Lastly, the interaction of Sorafenib with the transplantation setting is of particular interest for transplant surgeons. Previous research with molecular-targeted therapies in a pre-operative setting has raised concerns about the risk of wound-healing complications, haemorrhage, and cardiac events. The current study did not identify an overall increased risk of delayed wound-healing, bowel perforation, or incisional hernia. The intraoperative blood loss was not higher in the Sorafenib group and this was in line with the data from Frenette’s research [18]. On the other hand, Kulik et al. and Truesdale et al. described both a potentially increased risk for biliary complications and a higher rate of rejection after neo-adjuvant Sorafenib use [17, 40]. However, the survival rates of two aforementioned trials were the same in both the Sorafenib and the placebo groups.

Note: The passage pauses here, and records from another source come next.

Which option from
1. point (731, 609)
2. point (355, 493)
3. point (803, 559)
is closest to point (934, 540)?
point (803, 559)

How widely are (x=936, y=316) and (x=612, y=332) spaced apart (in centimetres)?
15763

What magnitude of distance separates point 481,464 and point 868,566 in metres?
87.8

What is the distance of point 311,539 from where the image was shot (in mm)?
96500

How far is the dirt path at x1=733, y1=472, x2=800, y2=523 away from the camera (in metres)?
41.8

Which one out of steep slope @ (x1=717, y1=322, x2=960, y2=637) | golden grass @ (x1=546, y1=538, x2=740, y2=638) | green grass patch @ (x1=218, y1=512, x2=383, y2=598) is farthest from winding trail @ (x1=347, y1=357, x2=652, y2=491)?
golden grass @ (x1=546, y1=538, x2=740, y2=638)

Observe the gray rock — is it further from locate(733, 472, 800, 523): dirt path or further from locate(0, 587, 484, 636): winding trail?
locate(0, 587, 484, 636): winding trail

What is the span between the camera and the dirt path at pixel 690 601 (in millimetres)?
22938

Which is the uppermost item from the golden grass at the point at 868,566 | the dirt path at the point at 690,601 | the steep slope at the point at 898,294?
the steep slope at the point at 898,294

We are well aware of the limitations of the present study. To our knowledge, this is the largest cohort reported to date. This study was designed under the assumption that Sorafenib provides a 40% reduction in the hazard ratio for TTP. However, the results showed no treatment difference between Sorafenib and placebo. The observed hazard ratio in TTP for Sorafenib compared to placebo was 1.106, 95% CI of 0.387 to 3.162, indicating a slight disadvantage for Sorafenib. Based on the data shown above, we calculated the conditional power according to Andersen [49]. Even if the accrual would be extended for another four years the conditional power (based on the initial assumptions regarding treatment effect) would be less than 10%. Consequently, we stopped the study due to futility. With that being said, we opted to report the results of the fifty patients treated in the trial because of the clinical relevance. Due to the low patient numbers, any confirmatory statistical analysis was unattainable inappropriate, therefore, the statistical analysis that was actually performed was in a strictly exploratory and mainly descriptive manner. It should also be emphasized that it is highly probable that a type 2 error, because of the small sample size, would make the differences in complications after LT difficult to detect.

Conclusion

In conclusion, we believe that this trial gives no evidence on the indication of Sorafenib for HCC before LT. The Time-to-Progression, the Objective Response Rates, and the Disease Control Rates remained similar after the administration of the combined neo-adjuvant treatment with TACE and Sorafenib to HCC patients in our trial setting. In combination with the increased incidence of adverse events a recommendation for neo-adjuvant treatment with Sorafenib and TACE cannot be given.